The choice of engines lay between the Chrysler Typhoon and larger Chrysler Hemi-V8, whilst the transmission was three-speed automatic or four-speed manual. Despite the weight of its stylish four-seater body, the Facel II could match two-seater lightweights from Ferrari, Mercedes Benz and Aston Martin for pace.

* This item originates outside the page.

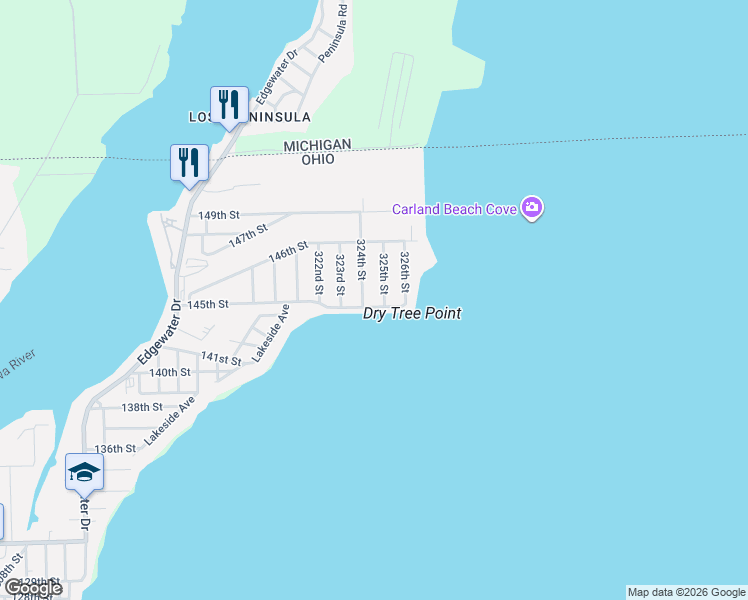 map of restaurants, bars, coffee shops, grocery stores, and more near 6027 325th Street in Toledo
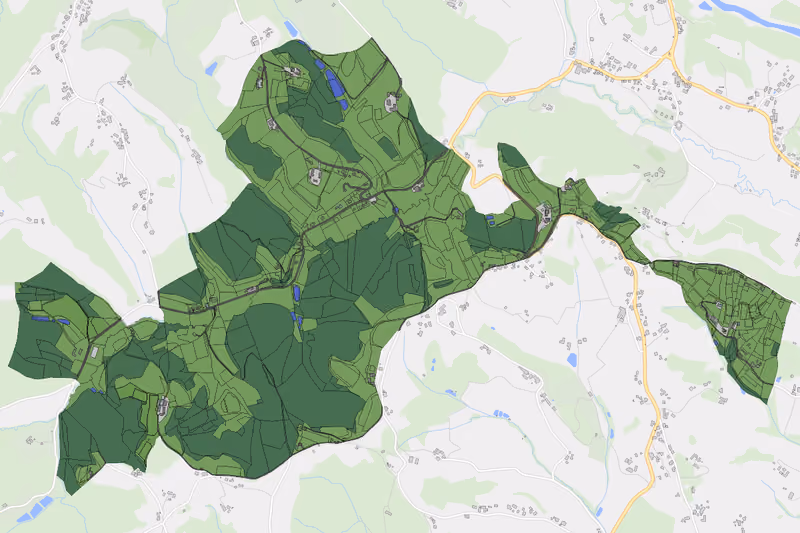 Kartenvorschau des Bodenverbrauchs der KG Oberlupitscheni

This head-turning car was impressive, and so was the price. But that only increased the allure for status-conscious purchasers. Included on the glittering owner’s roll of honour were Royalty (including the Shah of Persia and Princess Grace of Monaco), aristocracy (among them Prince Poniatowski, Lord Brabourne and the Marchionesses of Tavistock and Huntly), Hollywood stars (Tony Curtis, Frank Sinatra, Anthony Quinn, Debbie Reynolds, Joan Fontaine, Ava Gardner, Joan Collins), racing drivers (Stirling Moss, Tony Vandervell, Rob Walker and Maurice Trintignant) and assorted luminaries like Pablo Picasso, Christian Dior, Lionel Bart, Francois Truffaut, Ringo Starr, Sir Mortimer Wheeler and Herbert von Karajan. In short, the Facel II was the car that influential movers and shakers of the early 1960s most wanted to be seen in.

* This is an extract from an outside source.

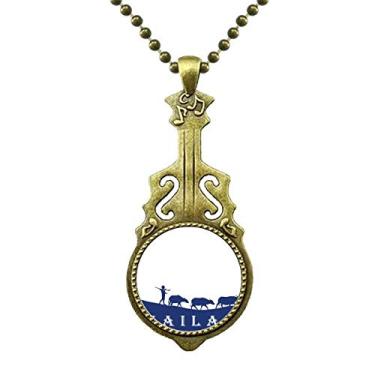 Imagem de DIYthinker Colar de cultura alfandegária Reino da Tailândia joia antiga pingente de música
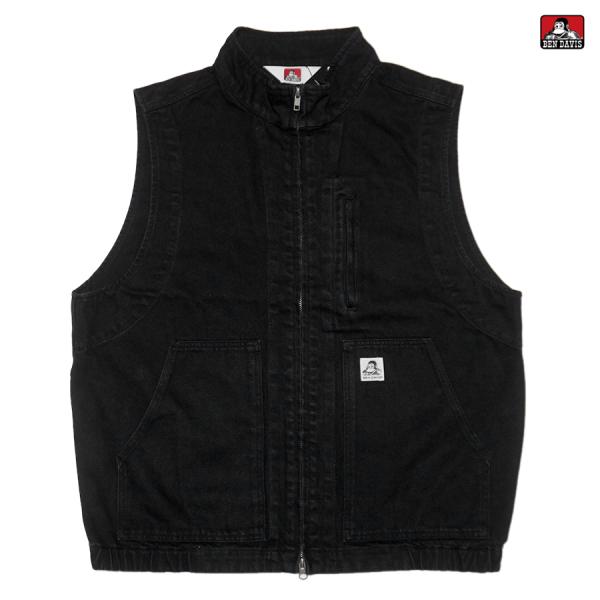 【30%OFF】BEN DAVIS ベンデイビス ベスト コットン ジップ シンプル 無地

So did that final gamble pay off? Sadly, it didn’t, with Facel Vega collapsing in 1964; though the Facel II was a great way to go – as anyone lucky enough to own one of these elegant automobiles will testify. Not many are so blessed – only 180 were built, making them the most desirable of 1960s grand tourers.
COUNTRY OF ORIGIN:
1961 (until 1964)
6,286 cc or 6,767 cc Chrysler OHV V8
With 6.3 litre engine – top speed of 133 mph (214 km/h); 0-60 mph (97 km/h) in 7.8 secs
YOU SHOULD KNOW:
Playboy industrialist Jean Daninos created Facel Vega in 1954 and lit up the world of custom-built luxury cars like a shooting star, but it was his rash move into volume-car production with the small and troubled Facellia sports car that finished the company.